“I think Nigel and I reached a place of mutual respect.” More like mutual satisfaction, but it was one thing to land in bed with Nigel Gasp after isolating him completely. There was no one else around. It didn’t mean he’d be the Chosen One if Nigel had anything else on offer.
Jeff Paxton, fish tapeworm and all, was Nigel’s catch of the day, but he was the only fish running. He wondered what would happen when they let Nigel back out into open water.
God. I am never going to eat fish again.
When they finally pulled into the rustic estate’s gated drive, the front door flew open and Nigel raced out. Jeff barely had time to snort with laughter before Amil stomped the brakes.
“What the hell?” Amil let the car idle.
Nigel, clad in the white shirtdress and sensible shoes of a fifties-style nurse, flew down the porch steps on his way to the car. His tightly fitting costume came complete with some little blue capelet, a starched white hat, and fake boobs that could be seen from space.
“Have mercy,” Jeff muttered, laughing. “I feel very Benny Hill right now.”
Amil turned to him just as Nigel got to Jeff’s car door. “Do you have any idea what this is all about?”
“It’s all about Nigel. Isn’t everything?” Jeff let Nigel open the door and help him out. Up close, he was terrifying. He’d pulled his hair back into a severe bun and painted his lips a startling shade of Chinese lacquer-box red. A brusque Scots accent completed his character du jour.
“Let me help you out of the car, Mr.
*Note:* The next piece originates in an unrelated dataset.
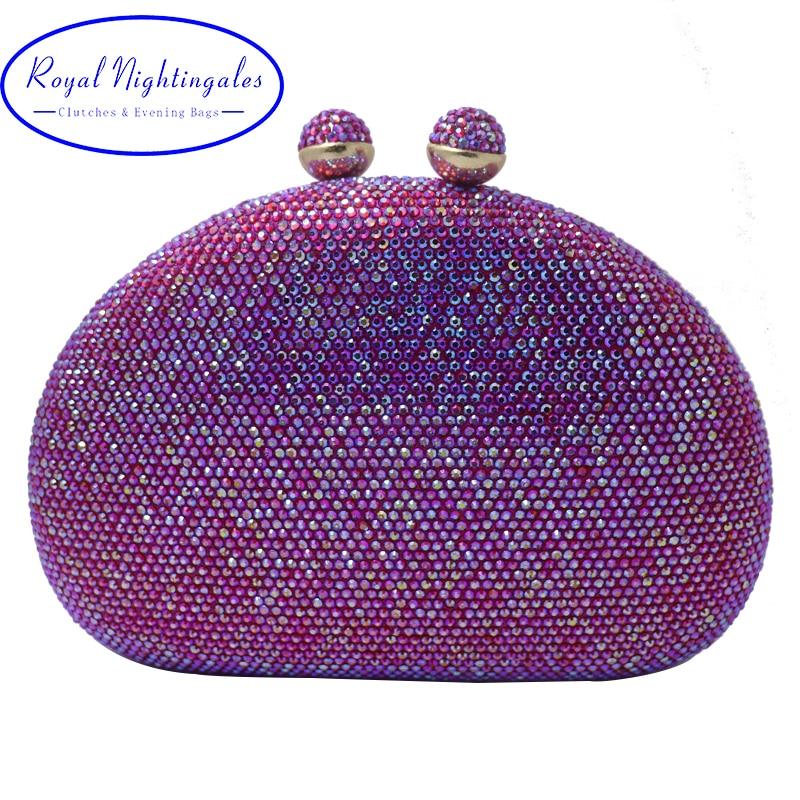 Royal Nightingales 2019 Women AB Red Crystal Clutches and Evening Bags Crossbody Handbag Wristlets Hard Box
Paxton. There’s a dear boy. I have a pot of good hearty soup on the stove and a hot water bottle at the ready. You’ll be right as rain in no time.”
“If you can laugh at that, you deserve each other.” Amil handed Jeff his prescription. “May your worm turn, my friend.”
“Thank you.” Jeff let himself be helped to the porch by his new nurse. “Wave good-bye to the nice man, Nigel.”
Nurse Nigel smiled brightly and waved like the queen of England. “He thinks I’m insane, doesn’t he?”
“He might, but as long as Deidre signs his checks, I doubt he’ll say so.”
Amil backed out of the drive, giving one last wave before the electronic gate closed behind him.
“Come inside. Everything’s all fixed up.”
Laughing, Jeff let Nigel lead him inside.
Nigel’s stomach lurched. “Let me get this straight. You have a parasitic tapeworm in your intestines that could grow to thirty feet long. Its job—its entire job—is to produce eggs which pass through… Thirty feet long?”
“There’s no telling how long I’ve had mine, but they guess awhile, because it’s made me anemic, and—”
“If I were to look this up online…”
“You would never eat fish again,” Jeff said decisively. “You’d probably never eat anything again.”
“I might never eat again anyway. My imagination is running away with me.”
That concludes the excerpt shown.